R Kelly was branded “the pied piper of R&B” as he came face to face with several of his victims who detailed his “deplorable and inexplicable” abuse ahead of his sentencing.
The former 90s superstar faces spending the rest of his life behind bars for masterminding an elaborate scheme to entice and sexually exploit aspiring young singers and under-age children.
He was convicted on multiple counts of racketeering, relating to bribery and forced labour, by a jury in September last year.
Kelly, 55, was also found in violation of an anti-sex trafficking law known as the Mann Act.
At his sentencing on Wednesday, the court heard victim impact statements from seven women, presented anonymously to the court as Jane Does, who detailed Kelly’s “God-like complex” and how he used his “fame and power” to entice his victims.
A woman using the pseudonym Angela told him: “The pied piper of R&B, both in music and in technique and in approach.
“Success and love… you presented these glittering gems as if they were gold.

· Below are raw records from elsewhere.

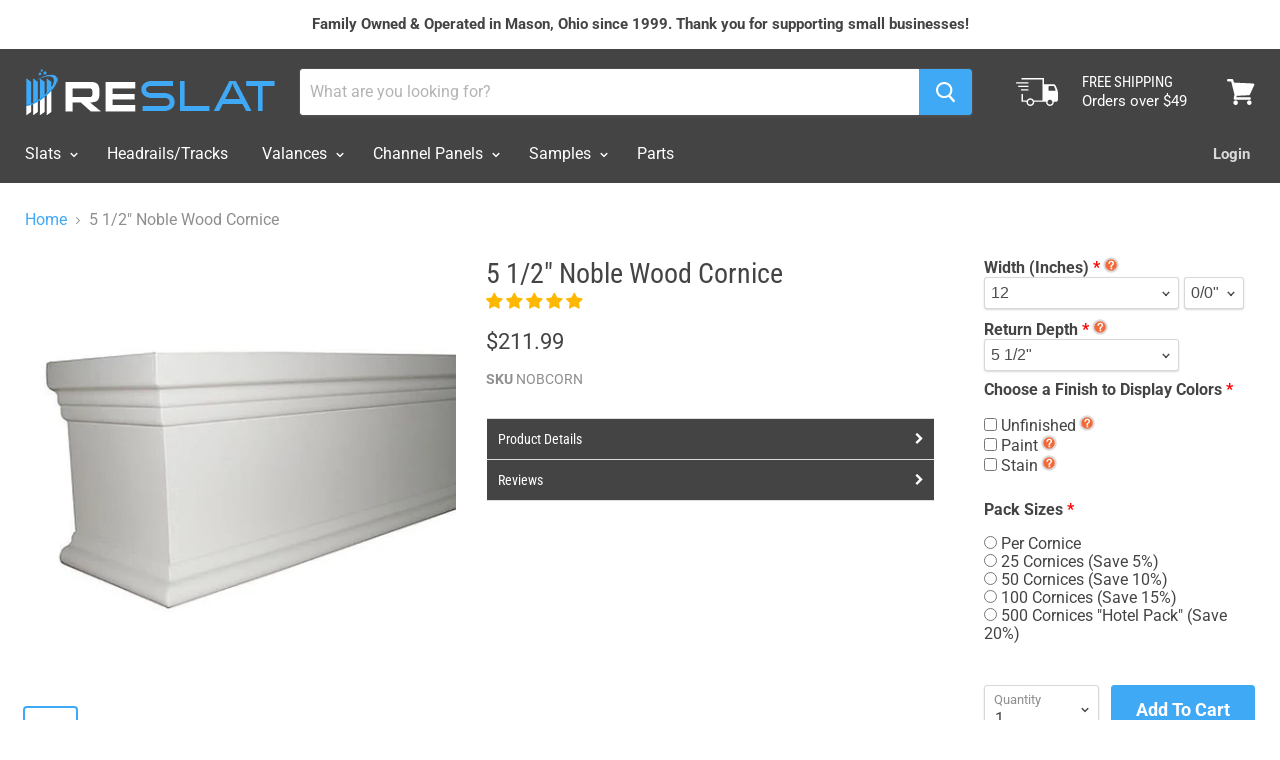

--- FILE ---
content_type: application/javascript; charset=utf-8
request_url: https://searchanise-ef84.kxcdn.com/preload_data.8p3A3z5S5z.js
body_size: -45
content:
window.Searchanise.preloadedSuggestions=['brown slats','green slats','orange slats','yellow slats','white slats','fabric panels','crown alabaster','black slats','channel panel base'];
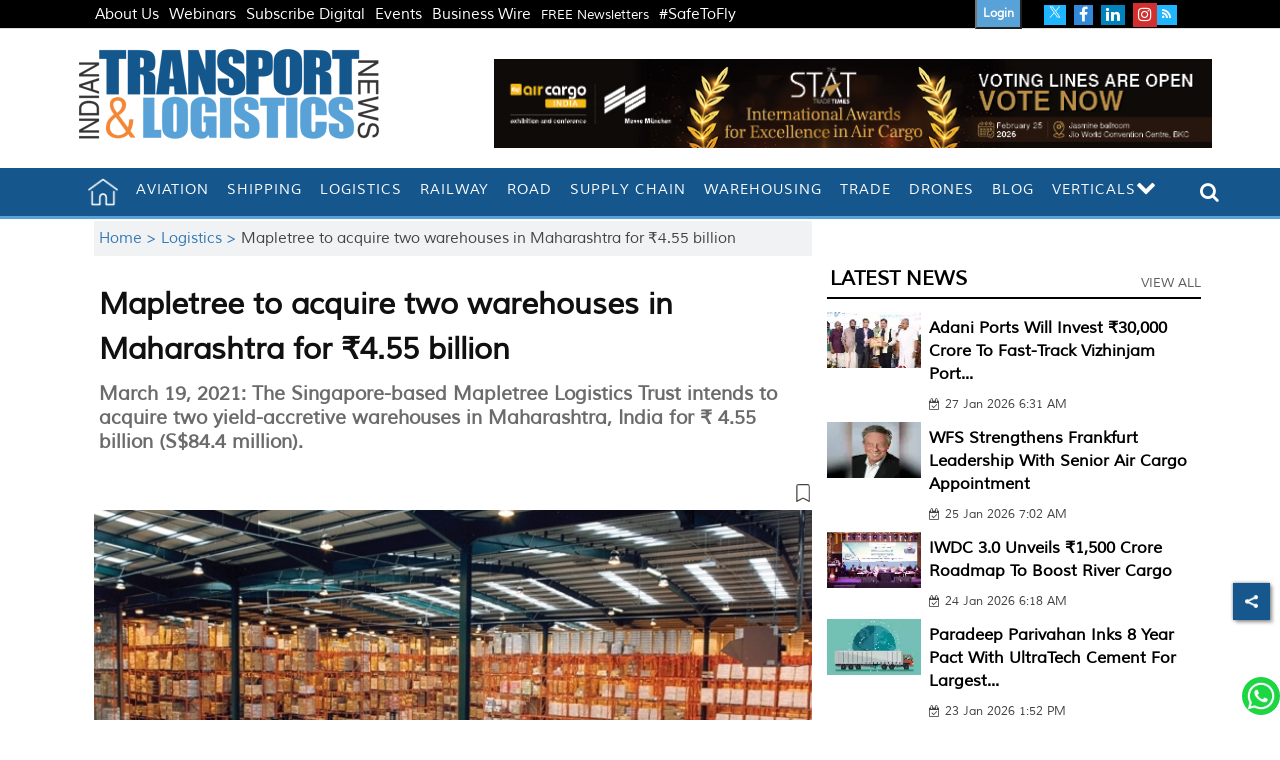

--- FILE ---
content_type: text/html; charset=utf-8
request_url: https://www.google.com/recaptcha/api2/aframe
body_size: 152
content:
<!DOCTYPE HTML><html><head><meta http-equiv="content-type" content="text/html; charset=UTF-8"></head><body><script nonce="i6HYRWoY9wIKQWrQlu9Erw">/** Anti-fraud and anti-abuse applications only. See google.com/recaptcha */ try{var clients={'sodar':'https://pagead2.googlesyndication.com/pagead/sodar?'};window.addEventListener("message",function(a){try{if(a.source===window.parent){var b=JSON.parse(a.data);var c=clients[b['id']];if(c){var d=document.createElement('img');d.src=c+b['params']+'&rc='+(localStorage.getItem("rc::a")?sessionStorage.getItem("rc::b"):"");window.document.body.appendChild(d);sessionStorage.setItem("rc::e",parseInt(sessionStorage.getItem("rc::e")||0)+1);localStorage.setItem("rc::h",'1769506430061');}}}catch(b){}});window.parent.postMessage("_grecaptcha_ready", "*");}catch(b){}</script></body></html>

“With every addition of a new victim you grew in wickedness, cockiness, diminishing any form of humanity or self-awareness, which soon became the breeding ground for your God-like complex.
“You were doing, saying and encouraging despicable things that no one should be doing.
“We reclaim our names from beneath the shadows of your afflicted trauma.”
Kelly, dressed in a grey prison-issue uniform, looked straight ahead as the emotional statements were read out.
At one point a woman known as Jane Doe number two halted her statement saying she “did not want to interrupt (Kelly’s) conversation” as the singer appeared to confer with his lawyer.
“You are an abuser, you are shameless, you are disgusting,” she told him.
Kelly’s conviction carries a minimum sentence of 10 years, but he may receive up to life imprisonment for his crimes.
He may make statements before sentence, despite having declined to take give evidence during the trial.
The singer, real name Robert Sylvester Kelly, has been detained at the Metropolitan Detention Centre in Brooklyn since his conviction.
He is known for songs including his first number one single Bump N’ Grind and 1996 smash hit I Believe I Can Fly.
The latter became an inspirational anthem played at school graduations, weddings, advertisements and elsewhere, including the inauguration of former US president Barack Obama in 2008.